Mit Bruce Eesly . Künstler 

Sprache Englisch 

Teilnehmende max. 10, ab 16 Jahren 

Teilnahme kostenfrei mit Ausstellungsticket (15/8 Euro)

 

Begrenzte Plätze Bitte meldet Euch bis zum 7. Aug via events@co-berlin.org an, inkl. 2–3 Sätze über Euch und warum Ihr am Workshop teilnehmen möchtet. Die Rückmeldung folgt bis zum 14. Aug.

 

Wir kennen KI vor allem als ein Werkzeug im Dienst bestehender Machtstrukturen. Die Technologie basiert auf der Aneignung kreativer und künstlerischer Arbeiten sowie auf der Ausbeutung von Click-Arbeiter:innen und dem Abbau seltener Rohstoffe.
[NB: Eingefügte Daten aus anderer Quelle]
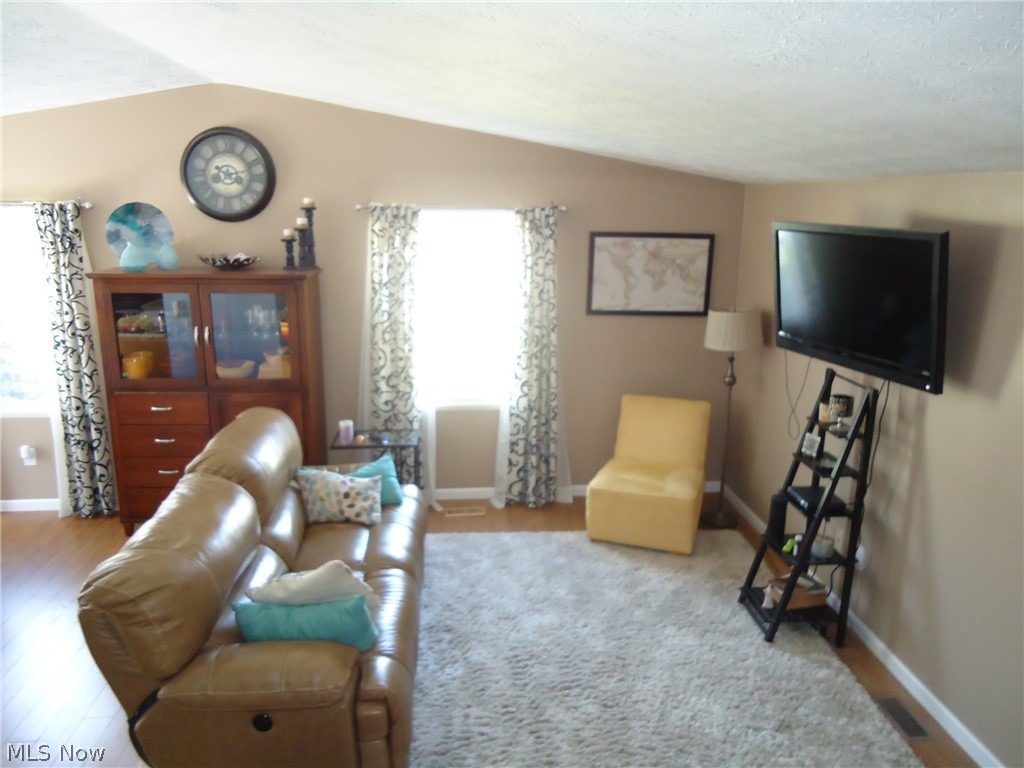 River Park Estates - Residential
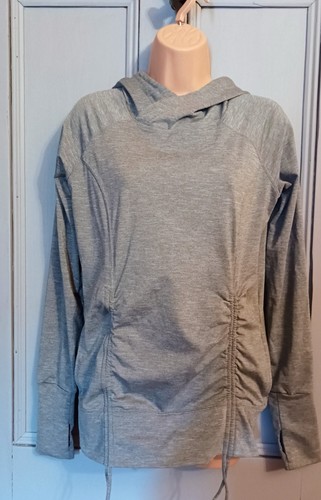 Sweaty betty hoodie pull - hoodie, over
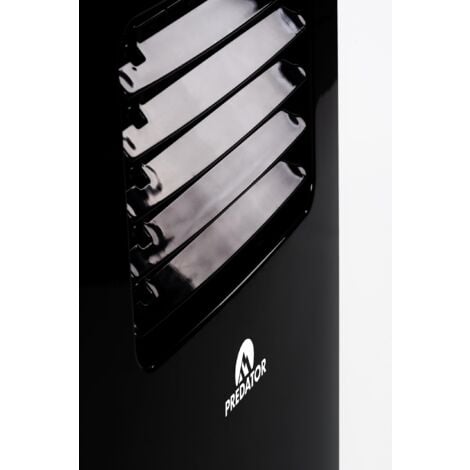 GLAZIAR S30PLUS ACONDICIONADOR PORTATIL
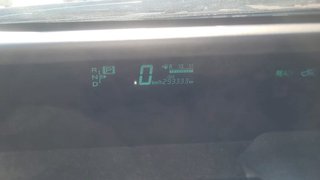 Toyota Prius 2008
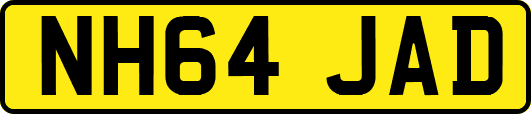 NH64JAD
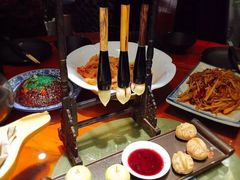 妙笔生花-醉长安(南门总店)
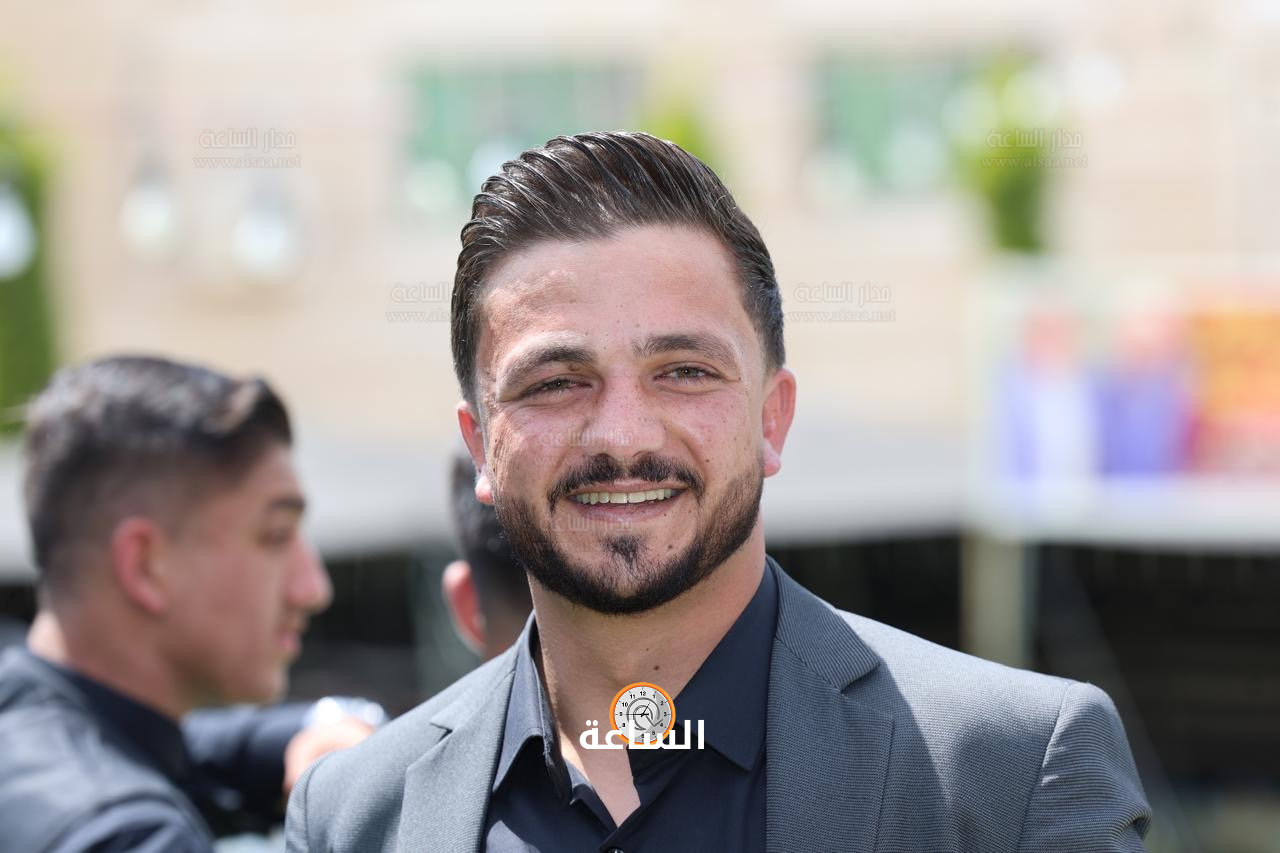 Madar Al-Saa Images 0.5351355240436441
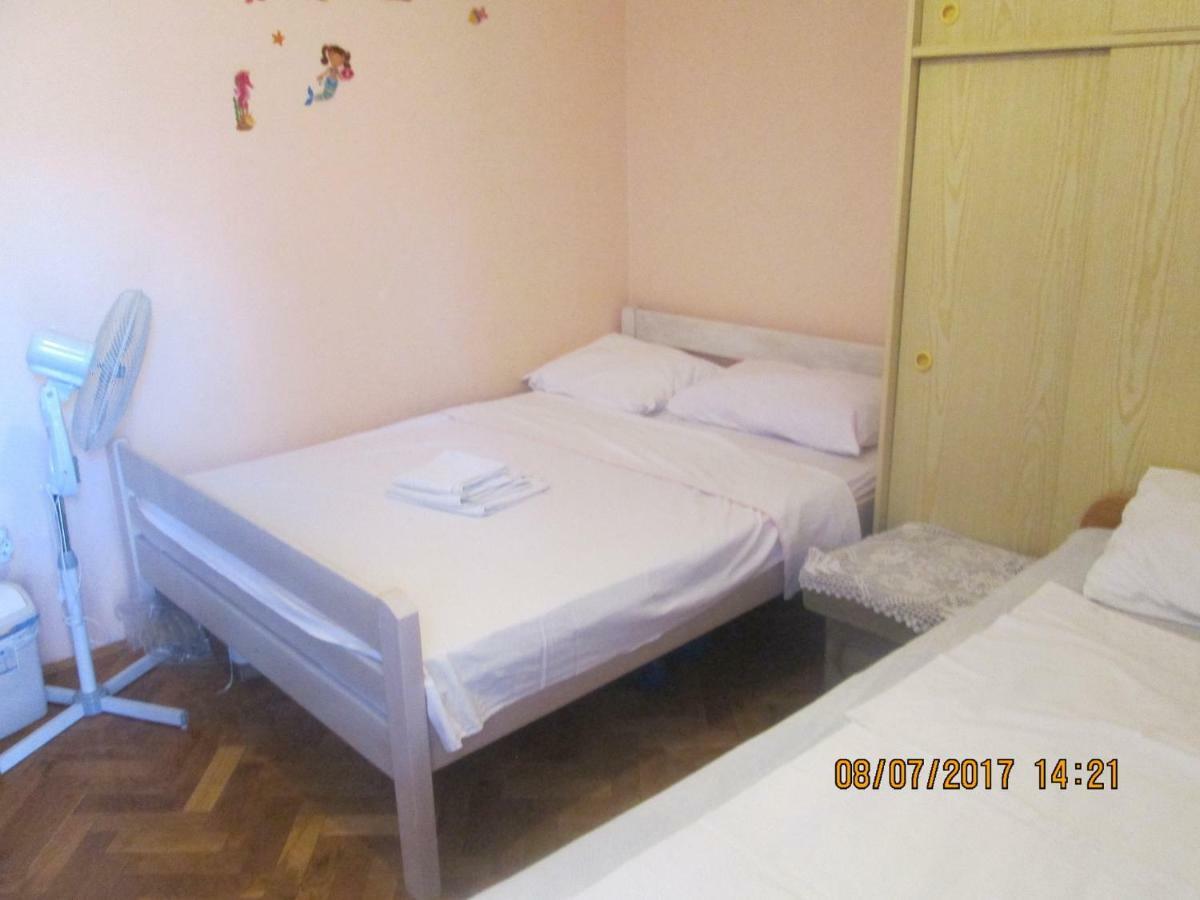 Villa Nada Zadar Luaran gambar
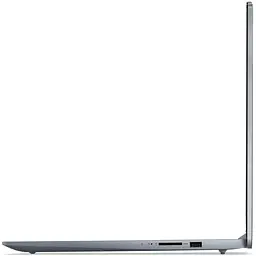 Ноутбук Lenovo IdeaPad Slim 3 16ABR8 7 7730U la 4.5 GHz, IPS, 16GB, 512GB, Без ОС - мініатюра 10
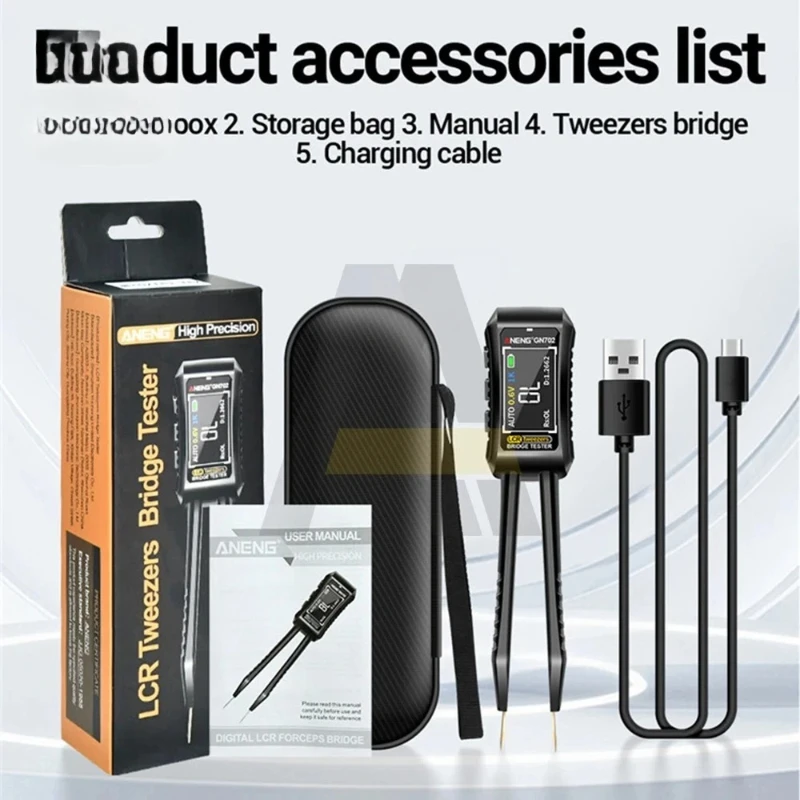 Measurement Tools G…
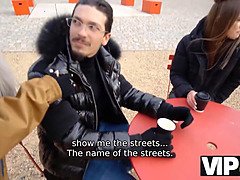 Beauté, Bisexuelle, Couple, Cocu, Époux mari, Fille latino, Pov, Épouse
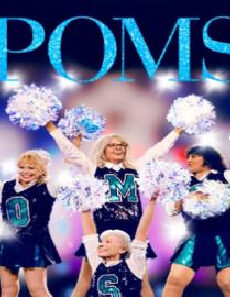 فيلم Poms 2019 مترجم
Sie ermöglicht Massenüberwachung, automatisierte Kriegsführung und Desinformation und schreibt bestehende Ideologien und Ungleichheiten in ihre Modelle ein.

Dieser Lecture-Workshop fragt, ob es Alternativen zu dieser Entwicklung gibt und ob ein kritischer, entschleunigter Umgang mit der Technologie möglich ist. Nach einer kurzen Übung zu Datenannotation und Verzerrungen (Bias) beschäftigen sich die Teilnehmenden mit Künstler:innen und Forscher:innen, die KI verweigern, sabotieren oder zweckentfremden, eigene Infrastrukturen aufbauen und die Technologie nutzen, um sichtbar zu machen, was sonst verborgen bleiben soll. Zum Abschluss wird die Frage an die Gruppe zurückgegeben: Was machen wir angesichts all dessen eigentlich mit KI?

Der Lecture-Workshop richtet sich an Künstler:innen, Forscher:innen und Kreative, die sich für das subversive Potenzial von KI in ihrer eigenen Praxis interessieren. Detaillierte technische Vorkenntnisse sind nicht erforderlich; hilfreich ist jedoch ein grundlegendes Verständnis der Technologie.

Bruce Eesly ist ein in Berlin lebender bildender Künstler. In seiner Arbeit mit Fotografie, Archiven und generativen Bildgebungstechnologien untersucht er, wie fotografische Bilder, Klassifizierungssysteme und technologische Infrastrukturen unser Verständnis der Realität prägen. Seine Arbeiten wurden international unter anderem bei den Rencontres d’Arles (FR), im Hangar Photo Art Center (BE) und im Hebbel am Ufer (DE) ausgestellt. Eesly wurde zum Foam Talent ernannt und 2026 für sein Werk Endangered Gestures beim Prix Ars Electronica ausgezeichnet.